Setelah mendengar itu wanita itu tertawa kecil, namun tawa itu terdengar sinis. "Nelius, aku tak pernah menyangka kau akan merendahkan dirimu dengan bergaul bersama manusia."

"Aku tak punya waktu untuk berdebat soal itu," jawab Nelius dingin. "Yang perlu kau tahu, aku sudah mendapat izin dari Tetua Aelin untuk membawa mereka masuk."

Mendengar itu, wanita elf tersebut tampak terkejut, dan seketika dia langsung mengerutkan kening. "Tetua Aelin mengizinkan manusia masuk ke sini? Itu mustahil! Tetua tak akan pernah melanggar aturan yang dia buat sendiri."

"Kau bisa bertanya langsung padanya nanti jika tak percaya," balas Nelius tenang.

Namun, wanita itu masih menatap Nelius dengan penuh keraguan. "Nelius, kau tahu bagaimana pentingnya menjaga batas hutan ini dari manusia, kan. Mereka hanya membawa masalah bagi para Elf."

"Teman-temanku bukan sembarang manusia. Mereka adalah kesatria yang terlatih dan setia," jawab Nelius, mencoba meyakinkan.

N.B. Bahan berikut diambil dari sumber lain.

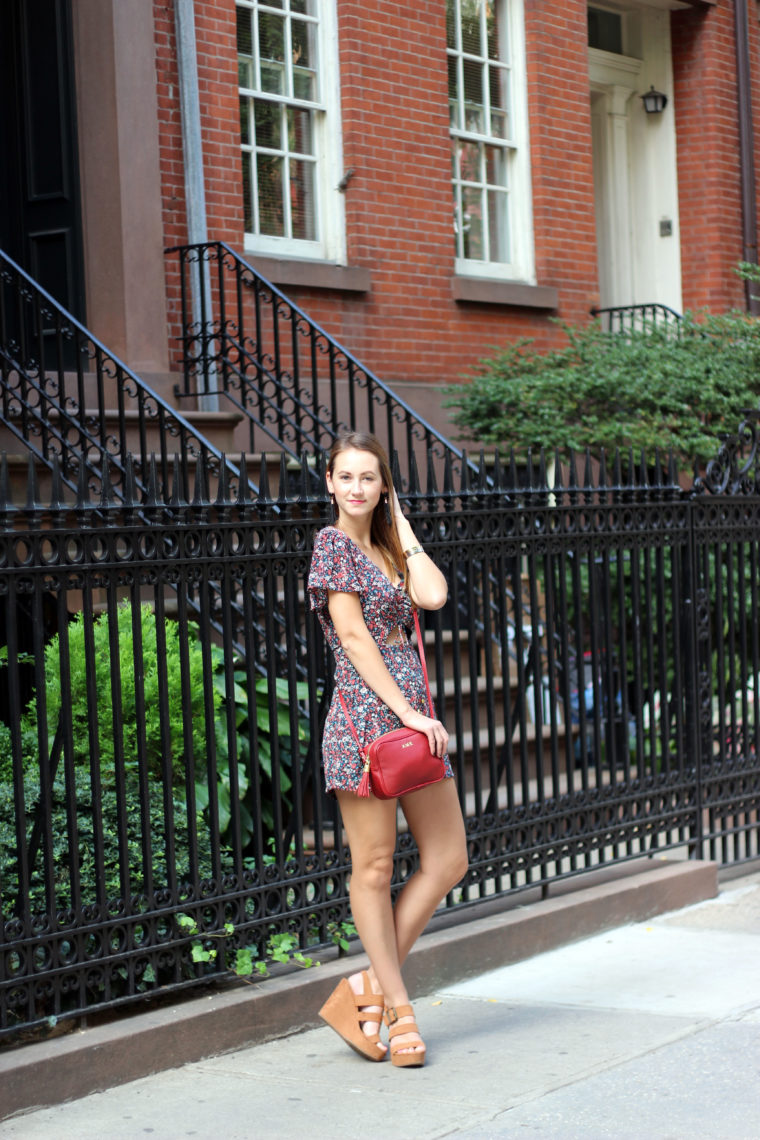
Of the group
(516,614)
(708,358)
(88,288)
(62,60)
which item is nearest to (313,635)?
(516,614)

"Tetap saja, kehadiran mereka akan merusak keseimbangan hutan ini." Wanita elf itu menghela napas dalam, namun tatapannya tetap tak menunjukkan tanda-tanda setuju.

"Aku paham kekhawatiranmu, dan pasti semua elf akan merasakan hal yang sama seperti mu. Tapi kali ini, aku akan bertanggung jawab. Jika ada masalah, aku sendiri yang akan menanggungnya, walaupun nyawaku yang akan jadi bayarannya." ucap Nelius menatapnya tegas, sorot matanya penuh keteguhan.

Setelah beberapa saat terdiam, wanita elf itu hanya bisa memandang Nelius, seolah-olah sedang mencari kejujuran di balik kata-katanya. Pandangannya tetap waspada, namun dia akhirnya mengangguk pelan, meski jelas masih tak sepenuhnya percaya.